(Text section)
-- Opening Marker --
Surely the only decent thing to do is to kill all humanity and end their suffering.

If you find such a nonsensical approach persuasive, I’m uninterested in trying to talk you out of it. Their are plenty of surly pessimists in addition to Schopenhauer up with whom you can curl to find what modicum of superficial solace you may in this wretched and unhappy world. I’m gonna go have a beer with some friends.

David Benatar is apparently a tool.

I don’t know if there is a technical term for this, but I am basically calling it a load of bullshit disguised as a logical proof. And it is wrong.

Pain may be bad and pleasure may be good, however they are not mutually exclusive. For example, I may take pleasure in causing pain. Or some degree of pain (going to the gym for example) may be required to enjoy a greater amount of pleasure (ie not being a fatass).

Also the absense of pain or pleasure if there is no one around isn’t good or bad. It isn’t anything.
-- Closing Marker --
(Provided information)
-- Opening Marker --
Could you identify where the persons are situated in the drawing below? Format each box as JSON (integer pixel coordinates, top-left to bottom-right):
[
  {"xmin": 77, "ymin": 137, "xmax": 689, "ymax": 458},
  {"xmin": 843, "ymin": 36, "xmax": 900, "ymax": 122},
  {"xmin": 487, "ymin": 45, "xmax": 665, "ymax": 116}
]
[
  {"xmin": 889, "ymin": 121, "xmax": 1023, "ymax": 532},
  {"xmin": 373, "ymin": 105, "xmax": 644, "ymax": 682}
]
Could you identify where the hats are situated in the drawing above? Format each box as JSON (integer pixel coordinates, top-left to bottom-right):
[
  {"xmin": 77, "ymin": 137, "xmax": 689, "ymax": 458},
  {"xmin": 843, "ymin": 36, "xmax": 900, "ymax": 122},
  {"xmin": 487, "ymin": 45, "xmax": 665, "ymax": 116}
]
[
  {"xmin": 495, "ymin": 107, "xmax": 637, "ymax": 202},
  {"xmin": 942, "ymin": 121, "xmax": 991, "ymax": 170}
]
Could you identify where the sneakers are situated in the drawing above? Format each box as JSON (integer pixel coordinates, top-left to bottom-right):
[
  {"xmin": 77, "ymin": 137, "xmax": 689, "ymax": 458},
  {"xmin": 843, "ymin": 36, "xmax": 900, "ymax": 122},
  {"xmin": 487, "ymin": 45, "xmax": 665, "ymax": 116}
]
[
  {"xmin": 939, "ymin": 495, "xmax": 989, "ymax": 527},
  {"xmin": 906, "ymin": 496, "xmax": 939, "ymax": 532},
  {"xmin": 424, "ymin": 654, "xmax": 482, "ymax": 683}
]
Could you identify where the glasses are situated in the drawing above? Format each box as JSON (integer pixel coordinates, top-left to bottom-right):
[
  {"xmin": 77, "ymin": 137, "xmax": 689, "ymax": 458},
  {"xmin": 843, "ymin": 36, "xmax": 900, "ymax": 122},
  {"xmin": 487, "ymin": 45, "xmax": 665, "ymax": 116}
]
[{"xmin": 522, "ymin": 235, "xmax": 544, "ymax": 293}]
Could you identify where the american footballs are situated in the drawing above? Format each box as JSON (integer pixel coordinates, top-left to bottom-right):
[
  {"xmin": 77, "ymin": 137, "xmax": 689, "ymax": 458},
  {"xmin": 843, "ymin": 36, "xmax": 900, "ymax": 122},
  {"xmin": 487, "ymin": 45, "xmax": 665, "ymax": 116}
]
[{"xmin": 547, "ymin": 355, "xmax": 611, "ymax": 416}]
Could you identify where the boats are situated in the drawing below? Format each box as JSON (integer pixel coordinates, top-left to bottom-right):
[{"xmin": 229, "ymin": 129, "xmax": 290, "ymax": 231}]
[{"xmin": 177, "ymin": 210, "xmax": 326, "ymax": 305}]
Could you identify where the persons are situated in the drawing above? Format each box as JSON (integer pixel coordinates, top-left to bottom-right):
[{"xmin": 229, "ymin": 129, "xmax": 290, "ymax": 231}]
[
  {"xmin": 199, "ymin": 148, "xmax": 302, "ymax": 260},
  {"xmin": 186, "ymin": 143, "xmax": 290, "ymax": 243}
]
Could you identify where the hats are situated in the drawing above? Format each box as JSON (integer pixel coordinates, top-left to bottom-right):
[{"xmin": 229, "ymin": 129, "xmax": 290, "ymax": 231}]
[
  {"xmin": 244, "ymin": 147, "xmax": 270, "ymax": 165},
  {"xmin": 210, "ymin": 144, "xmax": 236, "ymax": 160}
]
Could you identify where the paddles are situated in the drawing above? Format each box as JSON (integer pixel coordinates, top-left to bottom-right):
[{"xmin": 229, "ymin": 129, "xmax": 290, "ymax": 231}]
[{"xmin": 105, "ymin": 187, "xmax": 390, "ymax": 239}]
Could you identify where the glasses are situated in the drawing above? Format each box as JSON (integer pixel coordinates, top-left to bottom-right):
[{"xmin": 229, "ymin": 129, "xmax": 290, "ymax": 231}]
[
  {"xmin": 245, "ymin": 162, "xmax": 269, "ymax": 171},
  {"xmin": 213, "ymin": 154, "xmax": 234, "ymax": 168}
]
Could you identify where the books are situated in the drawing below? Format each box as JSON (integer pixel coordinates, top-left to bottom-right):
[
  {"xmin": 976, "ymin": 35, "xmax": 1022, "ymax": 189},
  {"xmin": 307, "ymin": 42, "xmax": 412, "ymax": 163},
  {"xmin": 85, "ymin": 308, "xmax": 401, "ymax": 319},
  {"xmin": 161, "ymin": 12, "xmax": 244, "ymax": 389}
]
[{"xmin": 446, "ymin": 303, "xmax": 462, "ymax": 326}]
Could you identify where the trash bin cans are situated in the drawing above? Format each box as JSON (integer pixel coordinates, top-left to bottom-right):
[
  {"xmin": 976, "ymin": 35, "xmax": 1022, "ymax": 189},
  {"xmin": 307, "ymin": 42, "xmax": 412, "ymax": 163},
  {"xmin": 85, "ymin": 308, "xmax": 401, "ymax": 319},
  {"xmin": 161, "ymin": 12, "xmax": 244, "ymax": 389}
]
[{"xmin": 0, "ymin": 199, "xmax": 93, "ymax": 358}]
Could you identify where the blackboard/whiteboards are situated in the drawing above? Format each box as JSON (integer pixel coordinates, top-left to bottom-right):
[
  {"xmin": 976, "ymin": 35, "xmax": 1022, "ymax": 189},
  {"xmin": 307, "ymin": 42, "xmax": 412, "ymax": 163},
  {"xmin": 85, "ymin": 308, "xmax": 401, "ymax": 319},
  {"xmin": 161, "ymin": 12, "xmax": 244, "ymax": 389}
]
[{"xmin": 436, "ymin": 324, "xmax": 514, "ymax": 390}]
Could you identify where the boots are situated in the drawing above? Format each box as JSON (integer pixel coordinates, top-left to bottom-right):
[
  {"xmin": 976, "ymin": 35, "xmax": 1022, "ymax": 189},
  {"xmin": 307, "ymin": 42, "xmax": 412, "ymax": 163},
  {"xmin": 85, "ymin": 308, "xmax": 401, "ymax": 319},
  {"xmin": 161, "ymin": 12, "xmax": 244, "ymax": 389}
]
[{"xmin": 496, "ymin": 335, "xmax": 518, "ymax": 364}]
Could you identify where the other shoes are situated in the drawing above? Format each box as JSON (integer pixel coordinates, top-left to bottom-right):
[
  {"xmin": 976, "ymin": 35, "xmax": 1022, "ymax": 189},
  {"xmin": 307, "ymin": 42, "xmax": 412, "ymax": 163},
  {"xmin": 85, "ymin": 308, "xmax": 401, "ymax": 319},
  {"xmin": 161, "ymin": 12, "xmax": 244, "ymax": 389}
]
-- Closing Marker --
(Activity 1) In the text about Benatar's argument, what example does the writer give of pain that may be required to enjoy a greater amount of pleasure?
(Activity 2) Please resume the text about Benatar's argument after its last sentence, keeping the writer's blunt voice.
The rows are separate material and are unrelated to the text about Benatar's argument.

(Response 1) Going to the gym, which leads to the pleasure of not being a fatass.

(Response 2)
That would be because most people find that whatever moments of joy and happiness they experience outways the periods of negativity between them

I tend to agree with Chief Pedant in suggesting that Schopenhauer just needs to get out more, make some friends, drink a few beers, and learn how to have fun. While he doubtlessly has some intellectual heft, his argument doesn’t really defend pessimism, but rather just repeats the claim many times. His claims don’t stand up when you think about them:

That just is not true. Happiness and satisfaction generally occur when something positive is experienced, acquired, or achieved. His statement is completely groundless.

Again untrue. I can think of many instances where pleasure came out of the blue, completely unanticipated.

Meaningless. I’m a human being. What does this prattling about animals have to do with me?

Schopenhauer apparently feels this way himself, and I’m certainly not going to lecture him on what happens in his own mind. He has no right to project his own flaws onto the rest of the human race.

Another unjustified statement. It’s true that most people work. (Labor is a synonym for work, so I guess he’s right about that one too.) As for worry or trouble, he can’t win those. Worry is optional; some people choose to worry and others don’t. Trouble occurs, but does not dominate our whole life long.

You get the point. Proof by repetition ad nauseum is not a valid proof technique.

Evolutionary forces can only affect our genes, not the content of our thoughts. Of course it’s been theorized that we have genes that makes us think certain things, but extensive research has yet to actually find any of these genes.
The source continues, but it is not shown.